SOURCE DOCUMENT:

---+---

As development consultants, members of the S&W team are privileged to speak with leading donors in our community as we collaborate with nonprofits to strengthen their fundraising capacity through development assessments, fundraising plans and campaign planning studies. These conversations are essential to our ability to get a 360-degree view of the organization.
Sometimes, we can interview the same donor several times on behalf of different charities with which they are involved. Such was the case when I met with a prominent business and civic leader who ran his family’s company. Bill Smith—not his real name—had proven himself to be a smart, focused and challenging interview subject with a propensity for asking the hard questions. So as I prepared to meet with him to discuss a local animal welfare organization, I steeled myself for all of the tough questions and challenging issues that he might raise.
Bill greeted me warmly and asked if his wife could join our interview. During our conversation, the couple shared stories of their beloved pets, the animals that they had rescued over the years and their friendships with the caring staff at the animal welfare organization. Bill and his wife smiled and laughed during the entire interview; it was clear that animals brought them great joy and that they were willing to invest in ensuring their care. When I asked if a new animal hospital seemed like a good idea, Bill said with enthusiasm, “They have to build this!”
Clearly this was a different Bill than the one I had met before. Of course, it was the same actual person—but one who was animated by a deep passion for this cause. I realized that as fundraisers we often see donors only through the lens of our own organizations. Just think how much more meaningful our donor relationships would be if we took the time to understand the full range of a person’s interests. Our prospects are people first, multi-dimensional and complicated, with a life history that they bring to our organizations. Understanding a donor’s passion can help us craft more personalized cultivation and offer more meaningful gift opportunities.
My interaction with Bill also reminded me that major gifts are based on both intellectual and emotional engagement. Donors often start with an emotional attachment to a cause; their analysis becomes increasingly intellectual as they evaluate the charity to see if it is deserving of a major philanthropic investment. Once the gift is made, donors often return to the emotional engagement, experiencing a deep sense of satisfaction knowing that they have made a difference for others. As development officers, we need to support donors in this journey, and provide the high-quality stewardship that will ensure that they enjoy the rewards of giving.
Schultz & Williams Senior Vice President Kathleen Watson was a featured speaker at the 2017 Compass Conference sponsored by the Greater Philadelphia Chapter of the Association of Fundraising Professionals. Her presentation, “Story Telling: Best Practices in Major Gift Fundraising,” featured real donor stories that illustrate key principles in the cultivation and solicitation of significant gifts. This article is the fourth story in her series of eight.

---+---

Stored entries:

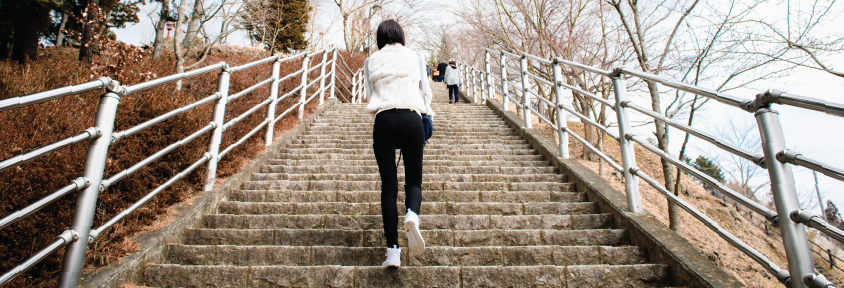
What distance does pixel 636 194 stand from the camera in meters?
2.69

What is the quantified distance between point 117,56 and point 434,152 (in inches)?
170

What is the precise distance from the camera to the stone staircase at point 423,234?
7.04ft

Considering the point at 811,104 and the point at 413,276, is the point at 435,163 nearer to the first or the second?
the point at 413,276

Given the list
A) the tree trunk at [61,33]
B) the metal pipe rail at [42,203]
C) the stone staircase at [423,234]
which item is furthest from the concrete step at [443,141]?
the tree trunk at [61,33]

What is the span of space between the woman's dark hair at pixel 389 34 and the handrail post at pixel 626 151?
1.61 metres

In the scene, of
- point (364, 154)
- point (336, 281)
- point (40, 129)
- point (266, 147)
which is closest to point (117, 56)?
point (266, 147)

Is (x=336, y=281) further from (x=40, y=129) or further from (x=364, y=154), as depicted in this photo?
(x=364, y=154)

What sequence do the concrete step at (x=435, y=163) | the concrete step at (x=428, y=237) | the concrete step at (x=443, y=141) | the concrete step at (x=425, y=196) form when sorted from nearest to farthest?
1. the concrete step at (x=428, y=237)
2. the concrete step at (x=425, y=196)
3. the concrete step at (x=435, y=163)
4. the concrete step at (x=443, y=141)

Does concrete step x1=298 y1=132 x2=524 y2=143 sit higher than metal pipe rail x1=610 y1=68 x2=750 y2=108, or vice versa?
concrete step x1=298 y1=132 x2=524 y2=143

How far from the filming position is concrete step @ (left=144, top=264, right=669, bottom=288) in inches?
83.7

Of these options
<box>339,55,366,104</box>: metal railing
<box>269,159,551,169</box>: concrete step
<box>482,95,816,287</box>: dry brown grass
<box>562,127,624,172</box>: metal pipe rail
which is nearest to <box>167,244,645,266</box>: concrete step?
<box>562,127,624,172</box>: metal pipe rail

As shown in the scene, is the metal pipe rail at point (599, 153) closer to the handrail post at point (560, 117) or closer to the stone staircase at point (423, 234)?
the handrail post at point (560, 117)

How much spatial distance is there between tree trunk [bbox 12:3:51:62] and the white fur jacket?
13960 mm

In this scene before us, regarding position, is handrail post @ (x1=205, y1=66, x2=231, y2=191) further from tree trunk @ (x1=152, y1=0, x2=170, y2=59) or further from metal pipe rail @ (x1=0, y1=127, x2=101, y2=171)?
tree trunk @ (x1=152, y1=0, x2=170, y2=59)
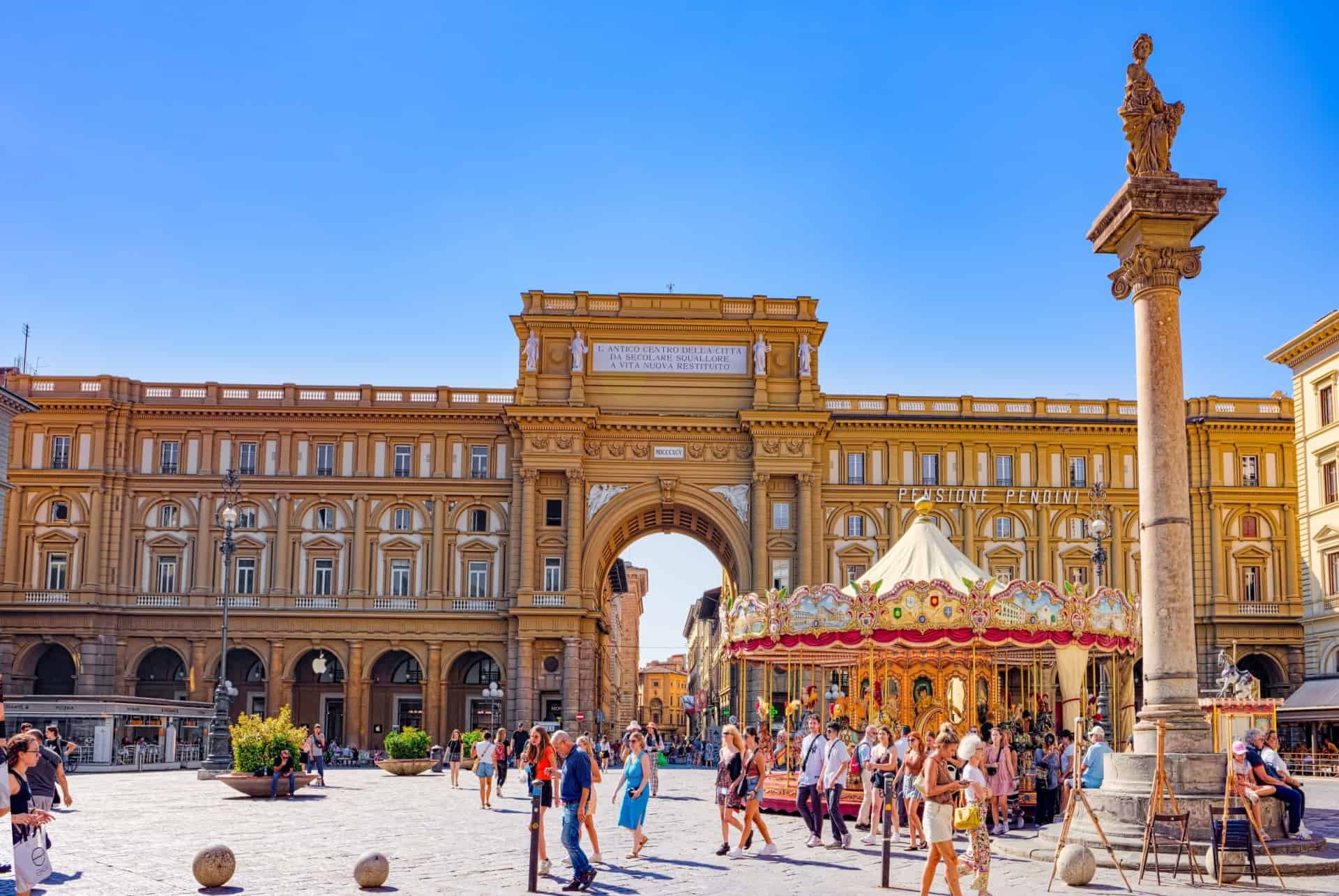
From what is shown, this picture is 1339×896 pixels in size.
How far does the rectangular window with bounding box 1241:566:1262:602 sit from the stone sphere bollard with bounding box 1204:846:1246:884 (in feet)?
159

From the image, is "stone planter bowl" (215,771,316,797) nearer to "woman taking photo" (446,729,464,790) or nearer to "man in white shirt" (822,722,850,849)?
"woman taking photo" (446,729,464,790)

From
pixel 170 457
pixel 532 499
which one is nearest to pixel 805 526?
pixel 532 499

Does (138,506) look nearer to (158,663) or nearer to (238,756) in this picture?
(158,663)

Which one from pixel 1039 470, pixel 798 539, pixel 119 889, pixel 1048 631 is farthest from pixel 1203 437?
pixel 119 889

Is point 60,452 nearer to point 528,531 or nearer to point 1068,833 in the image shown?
point 528,531

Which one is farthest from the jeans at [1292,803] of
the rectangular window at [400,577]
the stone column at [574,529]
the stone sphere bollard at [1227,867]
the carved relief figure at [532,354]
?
the rectangular window at [400,577]

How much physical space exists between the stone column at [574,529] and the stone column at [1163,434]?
136 feet

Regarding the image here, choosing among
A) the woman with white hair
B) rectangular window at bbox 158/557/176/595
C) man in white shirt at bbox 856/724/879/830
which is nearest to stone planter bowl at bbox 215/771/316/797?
man in white shirt at bbox 856/724/879/830

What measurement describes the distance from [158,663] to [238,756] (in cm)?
3565

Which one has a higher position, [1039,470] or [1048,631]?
[1039,470]

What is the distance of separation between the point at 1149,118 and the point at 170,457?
51045 millimetres

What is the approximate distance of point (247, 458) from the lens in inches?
2415

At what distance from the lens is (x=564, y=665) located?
58344 mm

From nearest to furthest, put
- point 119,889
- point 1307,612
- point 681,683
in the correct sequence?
point 119,889 < point 1307,612 < point 681,683
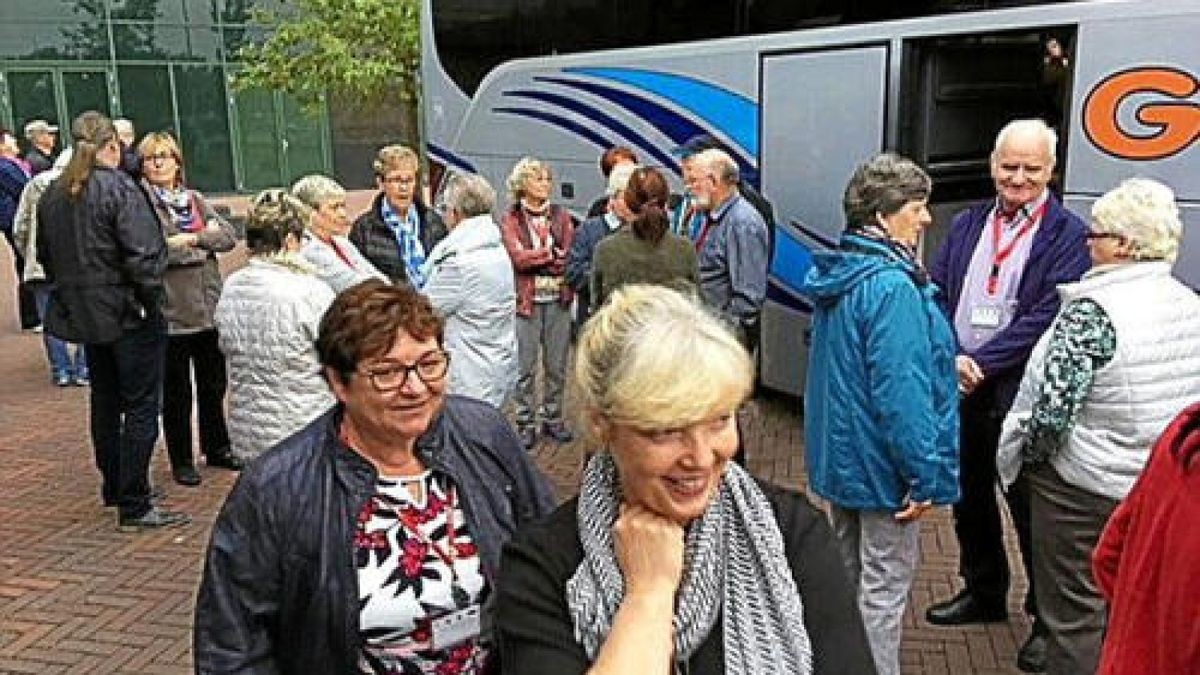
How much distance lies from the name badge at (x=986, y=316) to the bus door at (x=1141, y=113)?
1.46 m

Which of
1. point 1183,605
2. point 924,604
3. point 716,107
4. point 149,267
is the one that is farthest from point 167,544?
point 1183,605

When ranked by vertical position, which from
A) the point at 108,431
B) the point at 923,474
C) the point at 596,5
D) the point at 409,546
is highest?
the point at 596,5

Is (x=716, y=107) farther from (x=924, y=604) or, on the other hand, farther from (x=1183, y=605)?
(x=1183, y=605)

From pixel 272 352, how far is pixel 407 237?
238 centimetres

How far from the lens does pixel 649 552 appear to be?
1585mm

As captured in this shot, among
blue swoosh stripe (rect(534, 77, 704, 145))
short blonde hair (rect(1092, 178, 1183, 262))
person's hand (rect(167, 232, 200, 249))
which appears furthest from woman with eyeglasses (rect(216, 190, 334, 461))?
blue swoosh stripe (rect(534, 77, 704, 145))

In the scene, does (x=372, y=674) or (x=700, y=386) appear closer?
(x=700, y=386)

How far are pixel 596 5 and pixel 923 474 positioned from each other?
246 inches

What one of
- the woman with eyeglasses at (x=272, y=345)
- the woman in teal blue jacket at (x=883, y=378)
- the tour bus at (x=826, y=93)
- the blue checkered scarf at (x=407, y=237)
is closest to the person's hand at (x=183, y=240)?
the blue checkered scarf at (x=407, y=237)

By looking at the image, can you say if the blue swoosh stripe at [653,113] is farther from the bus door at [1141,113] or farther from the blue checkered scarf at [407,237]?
the bus door at [1141,113]

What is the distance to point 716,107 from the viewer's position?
24.9 feet

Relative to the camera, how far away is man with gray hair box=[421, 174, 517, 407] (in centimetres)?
538

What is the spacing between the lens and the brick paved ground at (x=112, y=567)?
175 inches

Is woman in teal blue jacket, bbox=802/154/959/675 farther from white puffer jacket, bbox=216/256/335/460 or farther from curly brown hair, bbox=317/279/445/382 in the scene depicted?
white puffer jacket, bbox=216/256/335/460
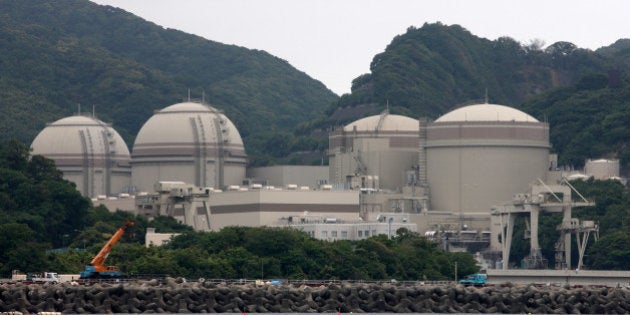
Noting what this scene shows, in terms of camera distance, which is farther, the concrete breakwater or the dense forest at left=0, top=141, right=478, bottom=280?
the dense forest at left=0, top=141, right=478, bottom=280

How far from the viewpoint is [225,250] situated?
631 feet

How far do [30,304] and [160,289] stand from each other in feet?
30.7

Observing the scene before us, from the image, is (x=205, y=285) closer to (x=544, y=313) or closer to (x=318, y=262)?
(x=544, y=313)

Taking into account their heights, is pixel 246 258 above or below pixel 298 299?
above

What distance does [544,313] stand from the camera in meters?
132

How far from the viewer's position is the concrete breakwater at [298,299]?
403ft

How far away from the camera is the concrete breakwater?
122750 mm

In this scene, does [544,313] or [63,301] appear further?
[544,313]

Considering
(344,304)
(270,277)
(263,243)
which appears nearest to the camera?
(344,304)

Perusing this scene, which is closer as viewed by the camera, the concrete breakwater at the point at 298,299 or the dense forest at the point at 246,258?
the concrete breakwater at the point at 298,299

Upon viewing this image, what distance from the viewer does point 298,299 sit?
12862 cm

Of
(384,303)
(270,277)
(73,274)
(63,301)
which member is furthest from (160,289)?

---+---

WORK ITEM: Reproduce a passage from the article on donor engagement, beginning at the words "Schultz & Williams" and stopping after the words "series of eight.". The items are separate material and have no connection to the article on donor engagement.

ANSWER BELOW:
Schultz & Williams Senior Vice President Kathleen Watson was a featured speaker at the 2017 Compass Conference sponsored by the Greater Philadelphia Chapter of the Association of Fundraising Professionals. Her presentation, “Story Telling: Best Practices in Major Gift Fundraising,” featured real donor stories that illustrate key principles in the cultivation and solicitation of significant gifts. This article is the fourth story in her series of eight.